Sleep Professionals and Polyphasic SleepButtom line: Sleep professionals do not endorse polyphasic sleep. OK, then why do we have a whole page dedcated to what sleep professionals say! The reason is because that's not the end of the story. There are a lot of professionals, naturally, and each of them have a slightly different view of polyphasic sleep. In general they range from "Only a nutjob would ever even consider this, let alone try it" to "since there has hardly been any studies indicating that polyphasic sleep is good/safe/etc, I cannot recommend it". Obviously, that is a wide range.
1. The "Only a nutjob would ever consider this".
In general, these "experts" usually follow this sentiment up with something like, "it can't work", "it won't work", "you'll have less energy", "you won't be able to think straight", and the like. Of course, this is based only upon their lack of knowledge. To be fair, it is not completely their own fault. Many professionals, especially those that are older and have been in their field for a while, are very confident in what they know (one might say cocky, but cocky is often used to refer to a younger professional that is confident without valid reason, so we'll just say confident). This also applies to doctors, engineers, teachers, politicians, and the like. Of course, if you talk to any of them for only a matter of minutes, you could probably research their comments on-line and come up with an understanding that what they present as truth is definitly not fact. It may be the truth but it is at least partly theoretical and, therefore, not fact yet, only assumption and belief. As people age, they tend to become more an dmore close minded. They take up the belief that if they have not seen something be successful so far that it CANNOT be successful. Again, this is not an individual's fault really. It is the way we humans learn. We remember things in general and learn general rules of thumb. This is even worse for people who are experts in a specific field. Because of their knowledge on a subject, most experts tend to believe that they are not like "other people" who "don't know what they don't know". Suppose you are a medical doctor and someone comes in to your office. You run some tests and the results, in your mind, plainly show that the patient has 'X' disease which has a treatment of 'A' medicine. Then, the patient tells you that they looked on-line and believe that they have 'Y' disease which requires not 'A' but 'B'. How would you respond? A very few would actually even consider the patient's input. A few more might explain to the patient the differences between 'X' and 'Y' and why they really have 'X', but a large majority would just tell the patient they are wrong, still perscribe them 'A', and send them on their way. The same thing holds true for sleep experts. When someone on-line says polyphasic sleeping is great, they tell you it is made up, you need to listen to them, and send you on your way with their standard answers.

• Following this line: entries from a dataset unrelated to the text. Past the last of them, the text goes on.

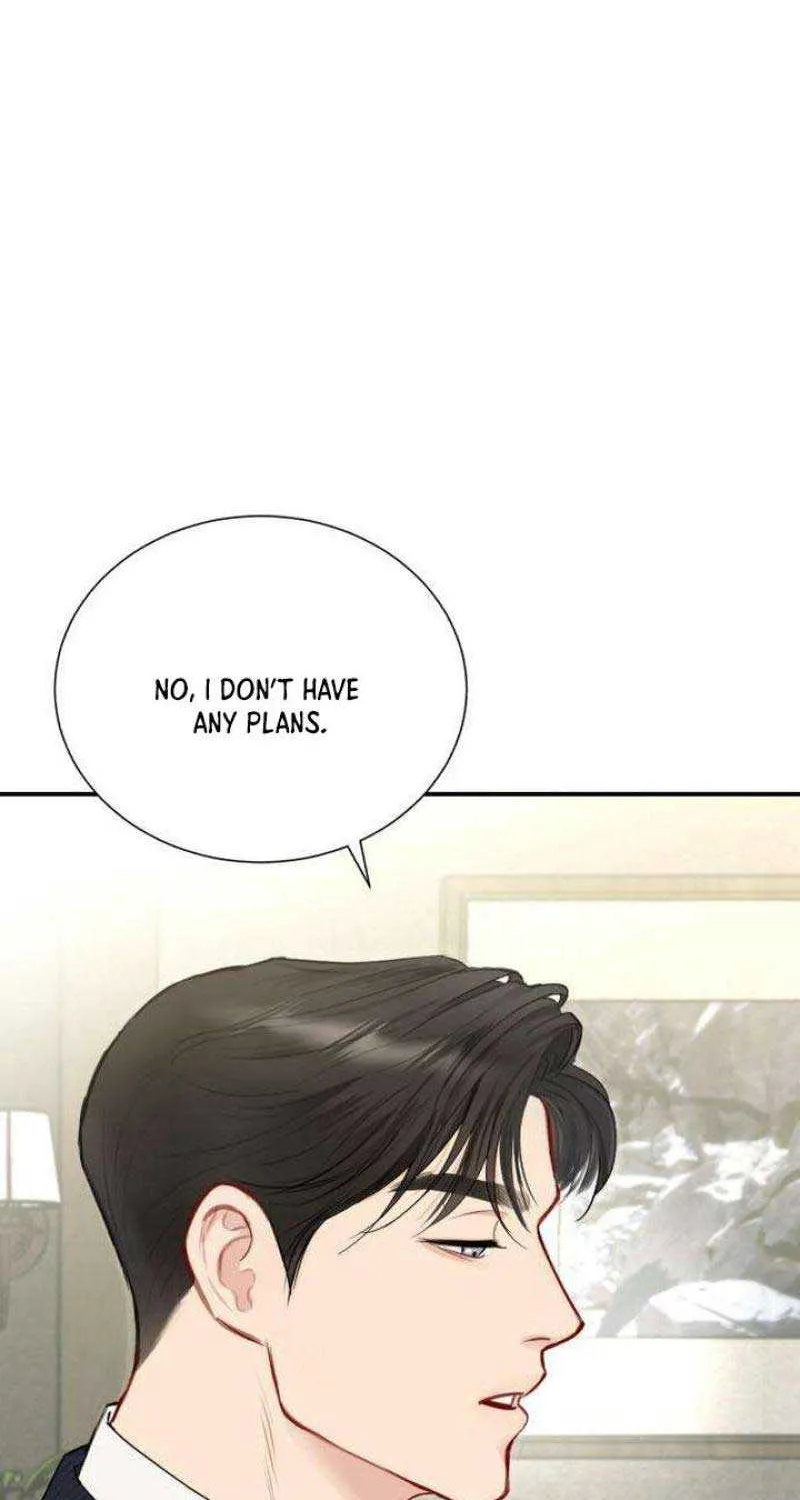 Secretary in Power Chapter 3 page 75 - 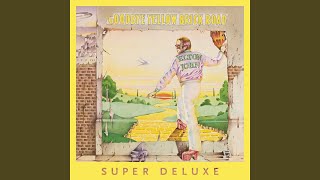 The Ballad Of Danny Bailey (1909-1934) (Live At Hammersmith Odeon / 1973)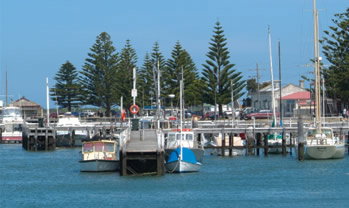 Angler's Arms Port Albert - Tourism Bookings 5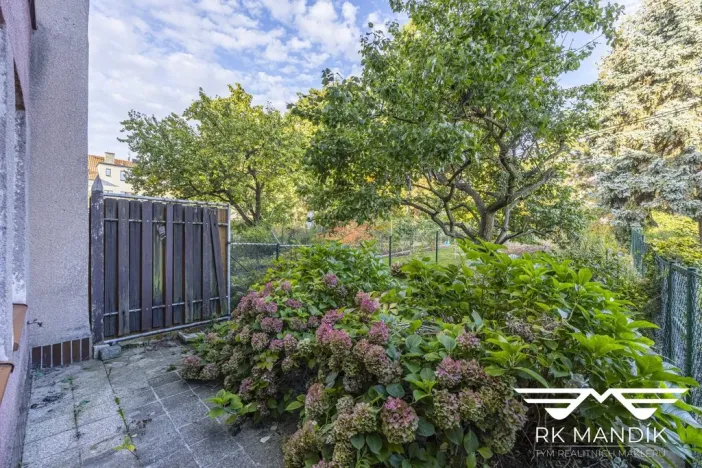 Prodej rodinného domu, Praha - Kobylisy, Březová, 137 m2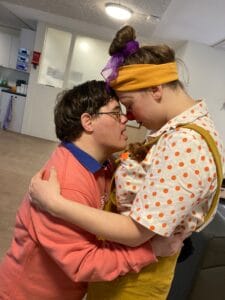 De miMakker: Contact wanneer taal niet (meer) vanzelfsprekend is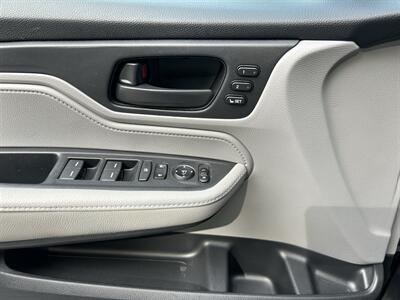 2018 Honda Odyssey EX-L w/Navi w/RES   - Photo 22 - Greensboro, NC 27407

2. The "there's no proof" crowd
This actually makes sense. Sleep doctors are in business because people come to them for advice. It would be unwise for a sleep professional, just as with a doctor, lawyer, or other professional, to advise something that has not been proven without significant precautions. These precautions in general would mean telling their clients that it is experimental and may not work and not advising something that they have not seen proof of working in some cases or at least not being detrimental. Since there have not been a whole lot of professional studies on polyphasic sleep, the "there's no proof" response is to be expected. If a professional was to advise polyphasic sleep to a client and something happened to that client, then the sleep professional might be held legally liable.
So, how is this going to change. The only way that this changes is with data. Professionals, as a group, will change their minds over time when presented with cold hard facts. Our type 1 professional above might be a lost cause. But, usually, as noted, these professionals are increasing in years and will shortly be no longer practicing. The second type of professional listed would love to see studies done on polyphasic sleeping (well love might be an exageration). If presented with study after study showing that (a) polyphasic sleep does indeed work, (b) polyphasic sleep is indeed beneficial in certain circumstances, and (c) polyphasic sleep is not detrimental except in certain circumstances, then many sleep professionals would accept this information and add it to their repitoir of techniques and beliefs.
The belief of each sleep professional is somewhere on a continuum between our two theoretical professionals above. Naturally, the conversion of belief and understanding of professionals, as with the general public, will be slow but constant if presented with studies and FACTS. A lot of people do not listen when something is contrary to what they already have learned to be true, even if the facts are right there staring them in the face. But, some people will. I am proud to be part of that latter group on, I like to believe, every subject.